Extract provided:
%%

# Garda Traffic Corps and possibility of speeding fine.



## Suzy (29 Aug 2008)

Hi All,

Just wondering can anyone clarify this for me. Last night on the way home from work I spotted the traffic corps out with the speed gun on a tripod. I was going over the limit by about 10km. Do they have to pull you in on the spot or can they just post a fine to you?

Thanks


----------



## NOODELS (29 Aug 2008)

*Re: Garda Traffic Corps*

hi Suzy
I am know expert but as far as I am aware it can just come through the mail but the same thing has happen me on  a couple of occasions with the gatso vans and I never received any fine or points .I think 10 km over in a 30 zone yes but maybe 10 km over in a 100 zone might get let away depends on the guard .A friend of mine got caught Tuesday night 120 in a 80 garda was nice to him told him he had know choice had to give him the points and the fine.they were both laughing about it .(my mates first points )and he drives a van every day would not worry on less your on 10 points now.


----------



## ClubMan (29 Aug 2008)

Moved from Miscellaneous Non-financial Questions.


----------



## Leo (29 Aug 2008)

If you were in a 100kmph zone with a speedo reading of 110kmpm, chances are you were actually close enough to the 100kmph not to have to worry.


----------



## Suzy (29 Aug 2008)

I was travelling in a 50km zone. Guess I will just have to wait and see I suppose. I just thought that they had to pull you in.


----------



## gipimann (29 Aug 2008)

From my own experience a few years ago, the first I knew I'd been caught speeding (50mph in a 40mph zone) was when I got the penalty notice in the post.  Wasn't stopped, didn't even see the Gatso van.

I paid the fine, got 2 points and learned my lesson.


----------



## theredfox (29 Aug 2008)

same happened to me few years back over for the weekend hired car at dublin airport.
travelling up to sligo got home few weeks later visa bill dropped through the door and noticed extra £60 on the bill when i phoned avis and asked what the extra charge was.

%%

Stored data
%%

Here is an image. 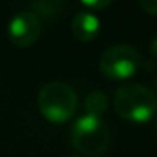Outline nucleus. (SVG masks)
Segmentation results:
<instances>
[{
	"label": "nucleus",
	"instance_id": "1",
	"mask_svg": "<svg viewBox=\"0 0 157 157\" xmlns=\"http://www.w3.org/2000/svg\"><path fill=\"white\" fill-rule=\"evenodd\" d=\"M113 106L122 118L133 123H145L157 113V95L147 86L130 83L115 91Z\"/></svg>",
	"mask_w": 157,
	"mask_h": 157
},
{
	"label": "nucleus",
	"instance_id": "2",
	"mask_svg": "<svg viewBox=\"0 0 157 157\" xmlns=\"http://www.w3.org/2000/svg\"><path fill=\"white\" fill-rule=\"evenodd\" d=\"M69 139L73 147L83 155H101L110 147L112 132L101 117L85 113L73 123Z\"/></svg>",
	"mask_w": 157,
	"mask_h": 157
},
{
	"label": "nucleus",
	"instance_id": "3",
	"mask_svg": "<svg viewBox=\"0 0 157 157\" xmlns=\"http://www.w3.org/2000/svg\"><path fill=\"white\" fill-rule=\"evenodd\" d=\"M37 105L48 120L56 123L68 122L78 110V95L64 81H49L37 93Z\"/></svg>",
	"mask_w": 157,
	"mask_h": 157
},
{
	"label": "nucleus",
	"instance_id": "4",
	"mask_svg": "<svg viewBox=\"0 0 157 157\" xmlns=\"http://www.w3.org/2000/svg\"><path fill=\"white\" fill-rule=\"evenodd\" d=\"M98 66L110 79H128L142 68V58L133 46L113 44L101 52Z\"/></svg>",
	"mask_w": 157,
	"mask_h": 157
},
{
	"label": "nucleus",
	"instance_id": "5",
	"mask_svg": "<svg viewBox=\"0 0 157 157\" xmlns=\"http://www.w3.org/2000/svg\"><path fill=\"white\" fill-rule=\"evenodd\" d=\"M7 32H9V39L15 46L27 48L41 37L42 22L34 12L21 10L15 15H12V19L9 21Z\"/></svg>",
	"mask_w": 157,
	"mask_h": 157
},
{
	"label": "nucleus",
	"instance_id": "6",
	"mask_svg": "<svg viewBox=\"0 0 157 157\" xmlns=\"http://www.w3.org/2000/svg\"><path fill=\"white\" fill-rule=\"evenodd\" d=\"M100 29H101V22H100L98 15L93 14L91 10H81L73 17L71 21V32L76 39L83 42L93 41L98 36Z\"/></svg>",
	"mask_w": 157,
	"mask_h": 157
},
{
	"label": "nucleus",
	"instance_id": "7",
	"mask_svg": "<svg viewBox=\"0 0 157 157\" xmlns=\"http://www.w3.org/2000/svg\"><path fill=\"white\" fill-rule=\"evenodd\" d=\"M68 2L69 0H31L27 10L34 12L41 19V22H52L63 15Z\"/></svg>",
	"mask_w": 157,
	"mask_h": 157
},
{
	"label": "nucleus",
	"instance_id": "8",
	"mask_svg": "<svg viewBox=\"0 0 157 157\" xmlns=\"http://www.w3.org/2000/svg\"><path fill=\"white\" fill-rule=\"evenodd\" d=\"M85 110L88 115L101 117L108 110V96L103 91H100V90H95V91L88 93L85 98Z\"/></svg>",
	"mask_w": 157,
	"mask_h": 157
},
{
	"label": "nucleus",
	"instance_id": "9",
	"mask_svg": "<svg viewBox=\"0 0 157 157\" xmlns=\"http://www.w3.org/2000/svg\"><path fill=\"white\" fill-rule=\"evenodd\" d=\"M81 4L86 5L90 10H100L112 4V0H81Z\"/></svg>",
	"mask_w": 157,
	"mask_h": 157
},
{
	"label": "nucleus",
	"instance_id": "10",
	"mask_svg": "<svg viewBox=\"0 0 157 157\" xmlns=\"http://www.w3.org/2000/svg\"><path fill=\"white\" fill-rule=\"evenodd\" d=\"M140 7L147 12V14L157 15V0H139Z\"/></svg>",
	"mask_w": 157,
	"mask_h": 157
},
{
	"label": "nucleus",
	"instance_id": "11",
	"mask_svg": "<svg viewBox=\"0 0 157 157\" xmlns=\"http://www.w3.org/2000/svg\"><path fill=\"white\" fill-rule=\"evenodd\" d=\"M150 54H152V58L157 61V36L150 41Z\"/></svg>",
	"mask_w": 157,
	"mask_h": 157
},
{
	"label": "nucleus",
	"instance_id": "12",
	"mask_svg": "<svg viewBox=\"0 0 157 157\" xmlns=\"http://www.w3.org/2000/svg\"><path fill=\"white\" fill-rule=\"evenodd\" d=\"M154 85H155V90H157V75H155V78H154Z\"/></svg>",
	"mask_w": 157,
	"mask_h": 157
},
{
	"label": "nucleus",
	"instance_id": "13",
	"mask_svg": "<svg viewBox=\"0 0 157 157\" xmlns=\"http://www.w3.org/2000/svg\"><path fill=\"white\" fill-rule=\"evenodd\" d=\"M69 157H85V155H69Z\"/></svg>",
	"mask_w": 157,
	"mask_h": 157
},
{
	"label": "nucleus",
	"instance_id": "14",
	"mask_svg": "<svg viewBox=\"0 0 157 157\" xmlns=\"http://www.w3.org/2000/svg\"><path fill=\"white\" fill-rule=\"evenodd\" d=\"M155 135H157V122H155Z\"/></svg>",
	"mask_w": 157,
	"mask_h": 157
}]
</instances>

%%

Tasks to perform:
[1] Copy out everything in the speeding-fine thread from "## gipimann (29" down to "at dublin airport.".
[2] Resume the forum thread about speeding fines right after its last sentence.

Answers to the exercise:
[1]
## gipimann (29 Aug 2008)

From my own experience a few years ago, the first I knew I'd been caught speeding (50mph in a 40mph zone) was when I got the penalty notice in the post.  Wasn't stopped, didn't even see the Gatso van.

I paid the fine, got 2 points and learned my lesson.


----------



## theredfox (29 Aug 2008)

same happened to me few years back over for the weekend hired car at dublin airport.

[2]
they said that i was caught speeding at naas did not even see the camera 
no points on licence

paul


----------



## shay24 (29 Aug 2008)

Good news if it was just a gard with a tripod stand and he didnt pull you in then your in  the clear the only find for spedding you get in the post is from the gatso van or the fixed camera


----------



## Deisce (16 Dec 2008)

shay24 said:


> Good news if it was just a gard with a tripod stand and he didnt pull you in then your in the clear the only find for spedding you get in the post is from the gatso van or the fixed camera


 
I'll second that. My friend is a guard and told me that too. I will add caveat that if tripod is on bridge over road you can still just get fine posted out.


----------



## Caveat (16 Dec 2008)

*Re: Garda Traffic Corps*



NOODELS said:


> A friend of mine got caught Tuesday night 120 in a 80 garda was nice to him told him he had know choice had to give him the points and the fine.they were both laughing about it


 
A full 40kph - 50% - over the speed limit and they were both "laughing"?!

Very professional.


----------



## Rigoletto (16 Dec 2008)

*Re: Garda Traffic Corps*



Caveat said:


> A full 40kph - 50% - over the speed limit and they were both "laughing"?!
> 
> Very professional.


 
Ireland's speed limits are woefully low in some cases. there are a number of 6 lane dual carriageways in Dublin that have 80kph speed limits. these roads are perfectly capable of handling speed of 120kph (if we gauge their capabilities in direct comparison with our motorways were 120kph is legal)

so they may well have been laughing at the idiocy of our speed limits.


----------



## Bob_tg (16 Dec 2008)

Deisce said:


> I'll second that. My friend is a guard and told me that too. I will add caveat that if tripod is on bridge over road you can still just get fine posted out.


 
That is correct.  The Garda has to pull you over and show you either the speed registered on the gun, or a print-out before processing it.  The GATSO doesn't as they have photographic/video evidence on file.


----------



## nai (16 Dec 2008)

Bob_tg said:


> That is correct. The Garda has to pull you over and show you either the speed registered on the gun, or a print-out before processing it. The GATSO doesn't as they have photographic/video evidence on file.


 

not true - the hand held ones are the ones they have to pull you in - the tripod ones have an integrated camera etc so they can just record and post out the fines.


----------



## Bob_tg (16 Dec 2008)

nai said:


> not true - the hand held ones are the ones they have to pull you in - the tripod ones have an integrated camera etc so they can just record and post out the fines.



Nai - You are wrong.  Where did you hear that the tripod has 'an integrated camera etc'?

I have just spoken with someone who is a garda and is in the traffic corps.  

The tripod and hand-held are exactly the same things.  Neither has a camera.  In both cases, the garda has to pull you over.


----------



## deadwood (16 Dec 2008)

The hand held "gun" can also be used with a tripod. This makes it easier to zone-in from a longer distance and you'd be stopped at the time of the offence. It looks like the old hair dryer type.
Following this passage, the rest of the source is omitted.